Commentaar: Grenzen aan genieten
Overdaad schaadt. Alles waar ”te” voor staat, is verkeerd. Volkswijsheden zijn er genoeg om duidelijk te maken dat de mens maat moet houden. Maar de praktijk? Er gaapt een gat tussen leer en leven, ook onder christenen.

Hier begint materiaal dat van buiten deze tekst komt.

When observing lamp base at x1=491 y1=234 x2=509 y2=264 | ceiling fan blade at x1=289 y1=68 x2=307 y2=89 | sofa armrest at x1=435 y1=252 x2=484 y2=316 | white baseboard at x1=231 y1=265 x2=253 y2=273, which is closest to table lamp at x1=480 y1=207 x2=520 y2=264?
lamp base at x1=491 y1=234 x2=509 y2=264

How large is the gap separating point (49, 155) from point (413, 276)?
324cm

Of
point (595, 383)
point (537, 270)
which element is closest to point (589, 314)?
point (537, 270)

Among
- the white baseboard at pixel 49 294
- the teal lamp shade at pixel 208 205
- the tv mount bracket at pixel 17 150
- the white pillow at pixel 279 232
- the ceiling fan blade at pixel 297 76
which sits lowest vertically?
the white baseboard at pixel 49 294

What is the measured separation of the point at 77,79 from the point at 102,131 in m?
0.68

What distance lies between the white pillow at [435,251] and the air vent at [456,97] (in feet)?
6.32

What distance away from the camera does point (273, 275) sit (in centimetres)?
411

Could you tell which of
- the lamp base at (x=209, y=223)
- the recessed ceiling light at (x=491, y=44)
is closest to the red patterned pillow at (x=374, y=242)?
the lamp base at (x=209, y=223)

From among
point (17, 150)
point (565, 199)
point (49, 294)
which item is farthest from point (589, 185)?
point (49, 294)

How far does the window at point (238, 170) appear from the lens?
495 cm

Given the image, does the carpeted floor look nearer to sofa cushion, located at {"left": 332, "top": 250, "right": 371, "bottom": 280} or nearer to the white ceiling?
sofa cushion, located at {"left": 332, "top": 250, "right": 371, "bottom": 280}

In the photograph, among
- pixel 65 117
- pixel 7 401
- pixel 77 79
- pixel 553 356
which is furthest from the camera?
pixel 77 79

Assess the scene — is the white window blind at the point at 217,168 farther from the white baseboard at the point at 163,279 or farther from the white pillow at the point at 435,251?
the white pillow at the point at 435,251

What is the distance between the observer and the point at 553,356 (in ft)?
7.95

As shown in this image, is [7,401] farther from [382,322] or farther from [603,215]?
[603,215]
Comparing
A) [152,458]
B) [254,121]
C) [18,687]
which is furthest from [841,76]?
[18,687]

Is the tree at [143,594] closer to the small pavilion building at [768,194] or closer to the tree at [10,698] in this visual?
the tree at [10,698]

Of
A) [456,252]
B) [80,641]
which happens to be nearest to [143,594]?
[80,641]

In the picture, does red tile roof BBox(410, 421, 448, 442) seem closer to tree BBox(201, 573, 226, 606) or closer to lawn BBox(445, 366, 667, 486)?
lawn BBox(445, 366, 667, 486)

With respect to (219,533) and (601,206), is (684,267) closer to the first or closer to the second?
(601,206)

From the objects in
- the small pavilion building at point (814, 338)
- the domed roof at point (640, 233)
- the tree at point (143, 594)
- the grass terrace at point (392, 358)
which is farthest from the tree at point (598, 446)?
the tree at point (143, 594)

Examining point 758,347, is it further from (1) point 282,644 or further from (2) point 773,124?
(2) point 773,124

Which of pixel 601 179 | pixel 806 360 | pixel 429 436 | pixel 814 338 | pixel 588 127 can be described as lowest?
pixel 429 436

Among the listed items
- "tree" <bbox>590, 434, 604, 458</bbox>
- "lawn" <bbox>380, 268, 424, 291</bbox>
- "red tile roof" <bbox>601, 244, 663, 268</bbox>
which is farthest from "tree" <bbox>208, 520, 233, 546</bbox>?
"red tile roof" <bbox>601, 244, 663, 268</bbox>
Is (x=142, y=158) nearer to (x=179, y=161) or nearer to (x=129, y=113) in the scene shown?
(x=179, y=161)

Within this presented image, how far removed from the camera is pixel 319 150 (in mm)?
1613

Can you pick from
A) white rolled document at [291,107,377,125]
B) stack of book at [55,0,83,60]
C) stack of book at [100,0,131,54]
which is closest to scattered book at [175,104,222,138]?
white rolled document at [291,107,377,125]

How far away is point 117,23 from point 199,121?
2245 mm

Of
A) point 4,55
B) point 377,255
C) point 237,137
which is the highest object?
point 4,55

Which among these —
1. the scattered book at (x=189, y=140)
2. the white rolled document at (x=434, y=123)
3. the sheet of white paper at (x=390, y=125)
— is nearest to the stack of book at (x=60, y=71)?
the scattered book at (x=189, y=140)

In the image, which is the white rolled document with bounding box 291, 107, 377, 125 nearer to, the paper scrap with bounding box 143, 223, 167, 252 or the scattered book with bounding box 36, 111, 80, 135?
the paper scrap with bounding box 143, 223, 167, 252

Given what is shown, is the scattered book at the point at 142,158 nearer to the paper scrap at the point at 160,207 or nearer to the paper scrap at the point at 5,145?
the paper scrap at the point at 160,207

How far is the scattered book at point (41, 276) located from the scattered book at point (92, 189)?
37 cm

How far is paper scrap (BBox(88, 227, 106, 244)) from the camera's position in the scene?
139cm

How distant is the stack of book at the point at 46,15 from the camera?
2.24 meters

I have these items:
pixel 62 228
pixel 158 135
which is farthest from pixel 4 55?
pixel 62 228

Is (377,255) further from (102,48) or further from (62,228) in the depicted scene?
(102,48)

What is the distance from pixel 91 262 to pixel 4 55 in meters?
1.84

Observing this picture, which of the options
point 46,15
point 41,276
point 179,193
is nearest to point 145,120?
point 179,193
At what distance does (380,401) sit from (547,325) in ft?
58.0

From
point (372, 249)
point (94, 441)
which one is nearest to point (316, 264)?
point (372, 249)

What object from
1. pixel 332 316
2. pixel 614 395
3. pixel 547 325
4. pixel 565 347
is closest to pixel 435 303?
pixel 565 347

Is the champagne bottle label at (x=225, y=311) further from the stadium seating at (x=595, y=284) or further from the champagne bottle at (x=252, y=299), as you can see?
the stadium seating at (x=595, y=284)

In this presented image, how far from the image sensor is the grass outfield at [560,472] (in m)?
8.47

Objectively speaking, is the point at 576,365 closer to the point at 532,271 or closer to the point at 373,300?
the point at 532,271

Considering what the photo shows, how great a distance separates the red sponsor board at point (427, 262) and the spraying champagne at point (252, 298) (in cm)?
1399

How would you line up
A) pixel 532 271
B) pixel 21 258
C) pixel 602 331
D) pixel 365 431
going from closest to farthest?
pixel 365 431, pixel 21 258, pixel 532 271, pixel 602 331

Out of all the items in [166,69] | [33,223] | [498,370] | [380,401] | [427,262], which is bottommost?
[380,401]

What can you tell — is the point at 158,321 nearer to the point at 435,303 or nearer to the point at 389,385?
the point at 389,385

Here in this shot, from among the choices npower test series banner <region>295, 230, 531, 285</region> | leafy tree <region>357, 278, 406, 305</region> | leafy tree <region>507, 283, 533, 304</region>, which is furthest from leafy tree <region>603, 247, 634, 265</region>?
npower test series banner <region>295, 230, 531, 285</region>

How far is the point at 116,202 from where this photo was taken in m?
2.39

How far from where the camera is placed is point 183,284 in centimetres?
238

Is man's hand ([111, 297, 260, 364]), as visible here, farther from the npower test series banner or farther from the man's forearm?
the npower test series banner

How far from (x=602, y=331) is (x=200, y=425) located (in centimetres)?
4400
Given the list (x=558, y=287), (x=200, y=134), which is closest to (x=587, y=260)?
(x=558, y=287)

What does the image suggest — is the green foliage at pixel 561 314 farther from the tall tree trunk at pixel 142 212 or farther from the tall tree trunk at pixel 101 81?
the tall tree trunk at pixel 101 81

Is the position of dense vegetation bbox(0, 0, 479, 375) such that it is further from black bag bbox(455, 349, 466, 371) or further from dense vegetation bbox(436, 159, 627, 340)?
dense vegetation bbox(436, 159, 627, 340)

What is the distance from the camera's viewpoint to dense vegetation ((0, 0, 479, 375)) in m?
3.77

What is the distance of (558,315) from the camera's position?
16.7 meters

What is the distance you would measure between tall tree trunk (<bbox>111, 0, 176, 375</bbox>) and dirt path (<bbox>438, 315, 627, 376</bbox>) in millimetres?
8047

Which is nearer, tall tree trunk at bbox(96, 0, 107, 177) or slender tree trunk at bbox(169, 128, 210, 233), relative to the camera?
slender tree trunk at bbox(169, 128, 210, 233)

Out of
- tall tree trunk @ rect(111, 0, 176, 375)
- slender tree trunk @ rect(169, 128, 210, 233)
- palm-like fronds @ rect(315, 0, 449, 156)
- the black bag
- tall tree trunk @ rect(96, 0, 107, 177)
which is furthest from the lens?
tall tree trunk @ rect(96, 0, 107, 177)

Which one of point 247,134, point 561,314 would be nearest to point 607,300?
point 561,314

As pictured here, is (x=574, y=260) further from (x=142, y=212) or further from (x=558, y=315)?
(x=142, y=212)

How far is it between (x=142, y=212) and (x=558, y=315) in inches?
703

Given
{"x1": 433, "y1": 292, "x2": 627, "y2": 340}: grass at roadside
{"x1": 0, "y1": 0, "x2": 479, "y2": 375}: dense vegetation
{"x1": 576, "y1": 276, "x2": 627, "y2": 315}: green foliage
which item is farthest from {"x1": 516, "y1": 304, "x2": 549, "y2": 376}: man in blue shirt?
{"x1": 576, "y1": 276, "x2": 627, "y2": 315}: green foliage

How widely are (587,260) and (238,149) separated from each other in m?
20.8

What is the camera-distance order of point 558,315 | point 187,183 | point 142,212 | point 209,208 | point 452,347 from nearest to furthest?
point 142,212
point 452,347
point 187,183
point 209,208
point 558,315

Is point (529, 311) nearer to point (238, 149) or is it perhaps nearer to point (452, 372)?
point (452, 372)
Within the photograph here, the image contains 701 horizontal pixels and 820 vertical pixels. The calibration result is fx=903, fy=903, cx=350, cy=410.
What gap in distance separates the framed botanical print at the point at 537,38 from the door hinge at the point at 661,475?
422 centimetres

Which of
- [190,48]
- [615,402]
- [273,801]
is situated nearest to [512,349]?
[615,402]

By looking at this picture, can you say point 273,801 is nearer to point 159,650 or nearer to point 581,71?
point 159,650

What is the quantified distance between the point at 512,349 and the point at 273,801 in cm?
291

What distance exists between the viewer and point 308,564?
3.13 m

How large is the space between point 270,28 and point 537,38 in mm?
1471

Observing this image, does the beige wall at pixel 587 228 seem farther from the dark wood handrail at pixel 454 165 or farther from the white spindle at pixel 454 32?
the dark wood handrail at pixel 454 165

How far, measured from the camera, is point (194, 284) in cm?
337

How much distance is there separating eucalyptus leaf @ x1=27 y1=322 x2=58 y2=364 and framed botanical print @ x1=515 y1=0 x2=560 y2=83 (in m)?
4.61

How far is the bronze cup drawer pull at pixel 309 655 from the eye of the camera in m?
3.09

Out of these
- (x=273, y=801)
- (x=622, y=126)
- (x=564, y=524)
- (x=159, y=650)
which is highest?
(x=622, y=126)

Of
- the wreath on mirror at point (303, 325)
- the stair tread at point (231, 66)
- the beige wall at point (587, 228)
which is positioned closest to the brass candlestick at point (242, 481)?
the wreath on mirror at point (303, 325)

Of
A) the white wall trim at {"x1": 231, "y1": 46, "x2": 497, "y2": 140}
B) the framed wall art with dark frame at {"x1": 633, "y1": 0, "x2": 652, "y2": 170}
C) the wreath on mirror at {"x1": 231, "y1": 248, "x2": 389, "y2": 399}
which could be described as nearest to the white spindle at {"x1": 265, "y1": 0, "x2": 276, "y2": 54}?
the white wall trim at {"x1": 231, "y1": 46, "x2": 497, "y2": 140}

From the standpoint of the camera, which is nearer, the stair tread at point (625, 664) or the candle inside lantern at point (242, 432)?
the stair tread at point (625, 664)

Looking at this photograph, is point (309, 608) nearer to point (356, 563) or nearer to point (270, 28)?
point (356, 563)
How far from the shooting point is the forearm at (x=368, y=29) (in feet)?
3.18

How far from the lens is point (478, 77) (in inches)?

Genieten mag, maar kent wel zijn grenzen. Grenzeloos genieten past dus niet. Dat was de boodschap die dr. H. de Leede deze week aan studenten meegaf. Genot is een ”trigger” voor de zonde, zo waarschuwde hij.
Terwijl Nederland bekendstaat als een calvinistisch land, waar de volksaard wordt gekarakteriseerd door soberheid en ingetogenheid, is de werkelijkheid gans anders. Ieder die de tijdgeest proeft, constateert dat de genotscultuur diep wortel heeft geschoten en vrijwel iedereen in de ban van het materialisme is. Genot en geluk worden vereenzelvigd met het bezit van materiële rijkdom en het leven in luxe.
Christenen mogen dan uit volle borst zingen ”hier beneden is het niet”, maar de werkelijkheid is dat ook zij met volle teugen genieten van de overvloed die we, ondanks de economische crisis, nog altijd hebben. Ook zij klagen direct als er bezuinigingsmaatregelen worden genomen die enigszins worden gevoeld in de portemonnee. De meesten van hen kunnen desondanks nog een heel redelijk bestaan hebben en leven beslist niet op de rand van het bestaansminimum.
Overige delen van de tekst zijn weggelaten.